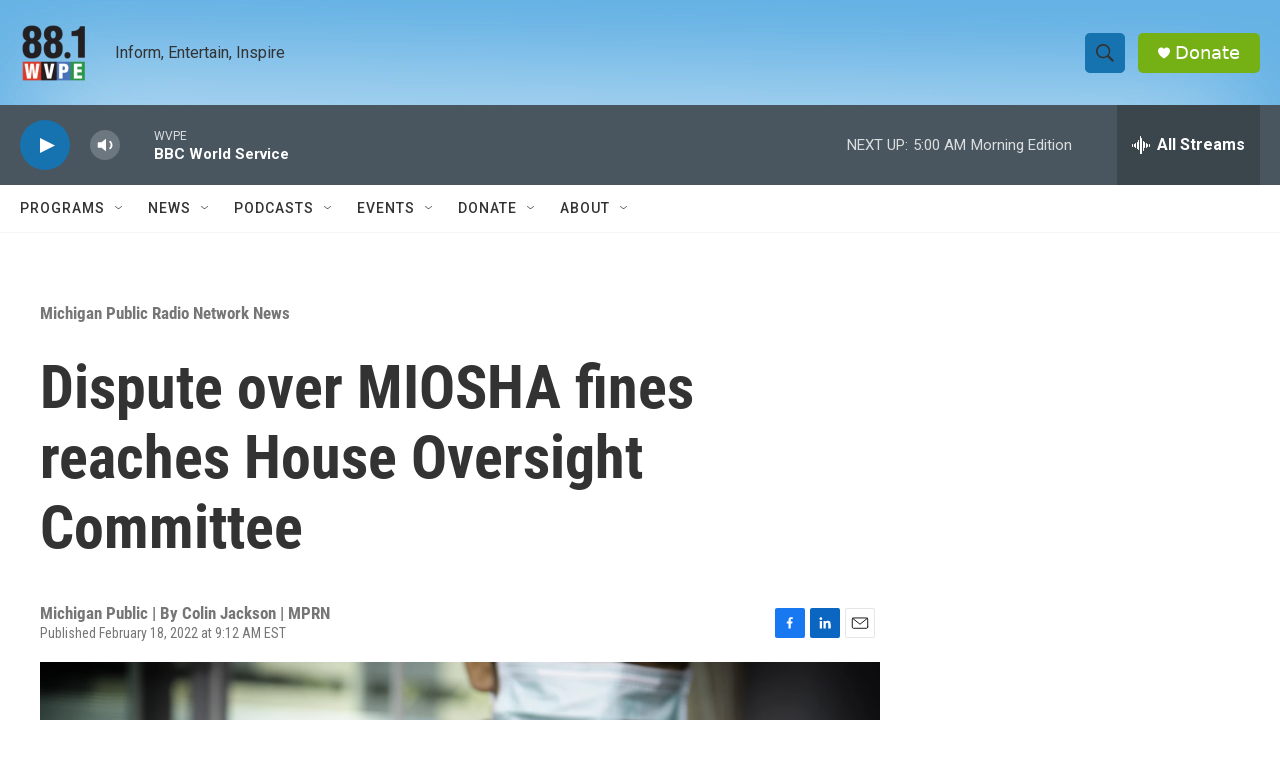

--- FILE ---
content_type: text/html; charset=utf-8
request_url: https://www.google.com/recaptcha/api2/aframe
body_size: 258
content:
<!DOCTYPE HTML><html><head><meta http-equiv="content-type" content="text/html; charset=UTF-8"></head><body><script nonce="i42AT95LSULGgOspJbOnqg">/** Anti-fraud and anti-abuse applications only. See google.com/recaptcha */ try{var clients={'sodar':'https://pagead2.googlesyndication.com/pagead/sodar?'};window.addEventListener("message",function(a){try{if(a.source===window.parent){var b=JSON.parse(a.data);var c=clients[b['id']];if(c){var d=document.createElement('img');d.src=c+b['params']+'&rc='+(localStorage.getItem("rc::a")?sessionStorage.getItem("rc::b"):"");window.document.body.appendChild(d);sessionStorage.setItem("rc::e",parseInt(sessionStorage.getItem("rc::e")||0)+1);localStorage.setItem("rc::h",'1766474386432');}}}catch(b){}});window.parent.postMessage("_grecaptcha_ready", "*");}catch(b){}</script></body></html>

==

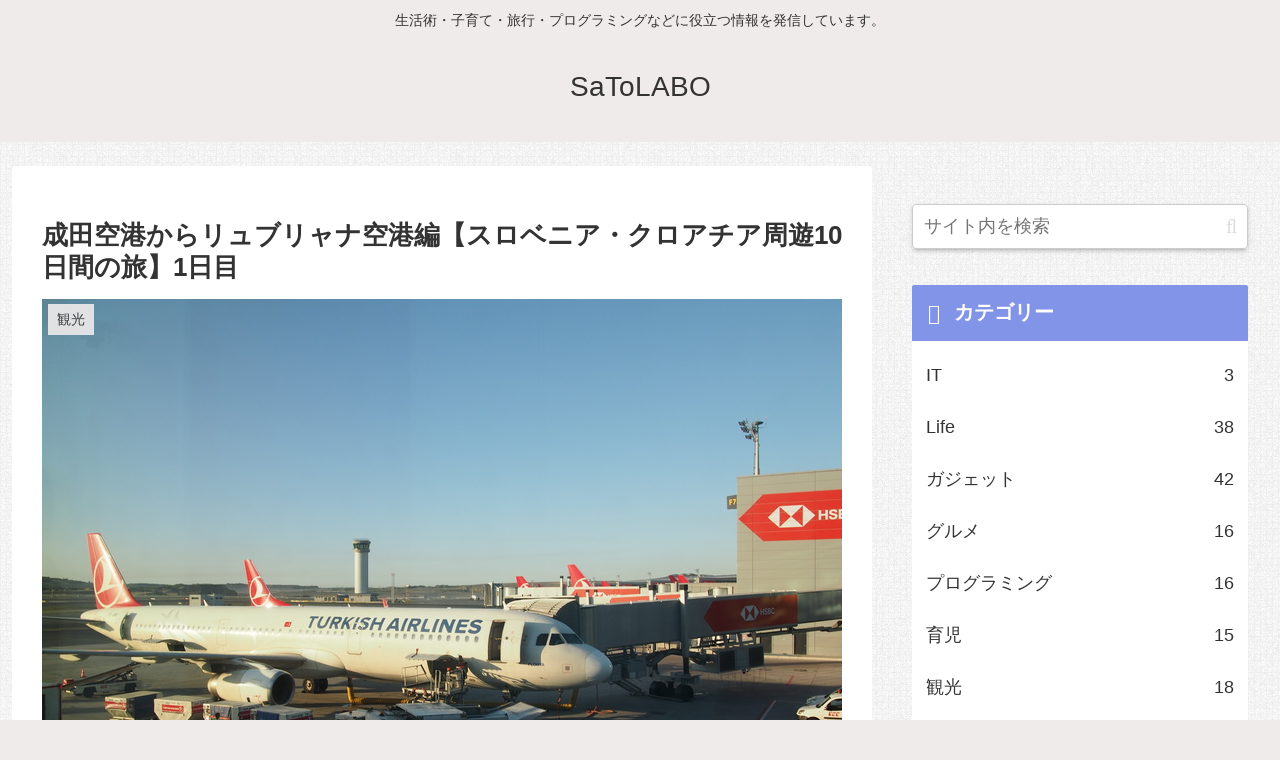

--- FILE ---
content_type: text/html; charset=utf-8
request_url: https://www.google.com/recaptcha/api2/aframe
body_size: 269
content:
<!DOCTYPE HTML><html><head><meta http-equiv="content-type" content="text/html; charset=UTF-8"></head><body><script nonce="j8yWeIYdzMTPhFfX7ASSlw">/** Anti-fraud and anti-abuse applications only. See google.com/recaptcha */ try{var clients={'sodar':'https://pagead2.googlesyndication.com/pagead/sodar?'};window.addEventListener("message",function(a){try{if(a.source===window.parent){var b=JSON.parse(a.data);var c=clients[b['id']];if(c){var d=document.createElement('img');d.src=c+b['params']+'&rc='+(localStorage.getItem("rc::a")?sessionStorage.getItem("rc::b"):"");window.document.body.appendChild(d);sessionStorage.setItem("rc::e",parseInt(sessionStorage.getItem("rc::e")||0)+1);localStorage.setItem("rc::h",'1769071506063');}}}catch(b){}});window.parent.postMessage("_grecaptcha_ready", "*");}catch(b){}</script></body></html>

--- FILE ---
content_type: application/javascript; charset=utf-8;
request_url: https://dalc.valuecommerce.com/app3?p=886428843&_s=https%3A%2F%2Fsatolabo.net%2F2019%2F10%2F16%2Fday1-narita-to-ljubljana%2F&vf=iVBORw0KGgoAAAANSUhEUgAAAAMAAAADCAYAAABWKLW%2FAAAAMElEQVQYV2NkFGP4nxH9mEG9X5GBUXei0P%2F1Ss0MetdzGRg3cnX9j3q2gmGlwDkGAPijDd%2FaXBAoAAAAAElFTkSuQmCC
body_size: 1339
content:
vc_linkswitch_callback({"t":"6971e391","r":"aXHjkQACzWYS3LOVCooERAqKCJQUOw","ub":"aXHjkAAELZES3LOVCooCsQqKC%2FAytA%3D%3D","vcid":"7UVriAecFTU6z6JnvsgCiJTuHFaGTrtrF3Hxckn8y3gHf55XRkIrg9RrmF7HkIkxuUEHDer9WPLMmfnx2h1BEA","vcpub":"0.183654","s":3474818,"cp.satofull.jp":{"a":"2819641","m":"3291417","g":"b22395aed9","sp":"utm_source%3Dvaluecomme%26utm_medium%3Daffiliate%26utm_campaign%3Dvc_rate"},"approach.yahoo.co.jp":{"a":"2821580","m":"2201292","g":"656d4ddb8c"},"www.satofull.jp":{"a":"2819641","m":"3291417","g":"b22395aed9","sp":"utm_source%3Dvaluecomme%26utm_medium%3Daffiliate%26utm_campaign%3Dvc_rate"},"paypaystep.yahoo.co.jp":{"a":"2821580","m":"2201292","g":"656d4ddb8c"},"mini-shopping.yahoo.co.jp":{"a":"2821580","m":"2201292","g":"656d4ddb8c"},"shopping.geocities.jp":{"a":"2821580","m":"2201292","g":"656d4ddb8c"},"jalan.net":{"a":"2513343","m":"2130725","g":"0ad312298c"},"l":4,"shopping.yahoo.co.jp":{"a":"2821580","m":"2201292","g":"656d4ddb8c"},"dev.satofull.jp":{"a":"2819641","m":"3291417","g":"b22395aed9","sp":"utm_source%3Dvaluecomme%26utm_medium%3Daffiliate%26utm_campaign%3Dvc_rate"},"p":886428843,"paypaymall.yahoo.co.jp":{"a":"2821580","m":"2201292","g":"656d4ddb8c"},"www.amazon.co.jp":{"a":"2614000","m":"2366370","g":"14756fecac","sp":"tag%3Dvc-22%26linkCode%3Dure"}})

_Directions_:
Within the records, filter for lines that contain the word "appendChild" and show each one.

_Solution to this problem_:
<!DOCTYPE HTML><html><head><meta http-equiv="content-type" content="text/html; charset=UTF-8"></head><body><script nonce="i42AT95LSULGgOspJbOnqg">/** Anti-fraud and anti-abuse applications only. See google.com/recaptcha */ try{var clients={'sodar':'https://pagead2.googlesyndication.com/pagead/sodar?'};window.addEventListener("message",function(a){try{if(a.source===window.parent){var b=JSON.parse(a.data);var c=clients[b['id']];if(c){var d=document.createElement('img');d.src=c+b['params']+'&rc='+(localStorage.getItem("rc::a")?sessionStorage.getItem("rc::b"):"");window.document.body.appendChild(d);sessionStorage.setItem("rc::e",parseInt(sessionStorage.getItem("rc::e")||0)+1);localStorage.setItem("rc::h",'1766474386432');}}}catch(b){}});window.parent.postMessage("_grecaptcha_ready", "*");}catch(b){}</script></body></html>
<!DOCTYPE HTML><html><head><meta http-equiv="content-type" content="text/html; charset=UTF-8"></head><body><script nonce="j8yWeIYdzMTPhFfX7ASSlw">/** Anti-fraud and anti-abuse applications only. See google.com/recaptcha */ try{var clients={'sodar':'https://pagead2.googlesyndication.com/pagead/sodar?'};window.addEventListener("message",function(a){try{if(a.source===window.parent){var b=JSON.parse(a.data);var c=clients[b['id']];if(c){var d=document.createElement('img');d.src=c+b['params']+'&rc='+(localStorage.getItem("rc::a")?sessionStorage.getItem("rc::b"):"");window.document.body.appendChild(d);sessionStorage.setItem("rc::e",parseInt(sessionStorage.getItem("rc::e")||0)+1);localStorage.setItem("rc::h",'1769071506063');}}}catch(b){}});window.parent.postMessage("_grecaptcha_ready", "*");}catch(b){}</script></body></html>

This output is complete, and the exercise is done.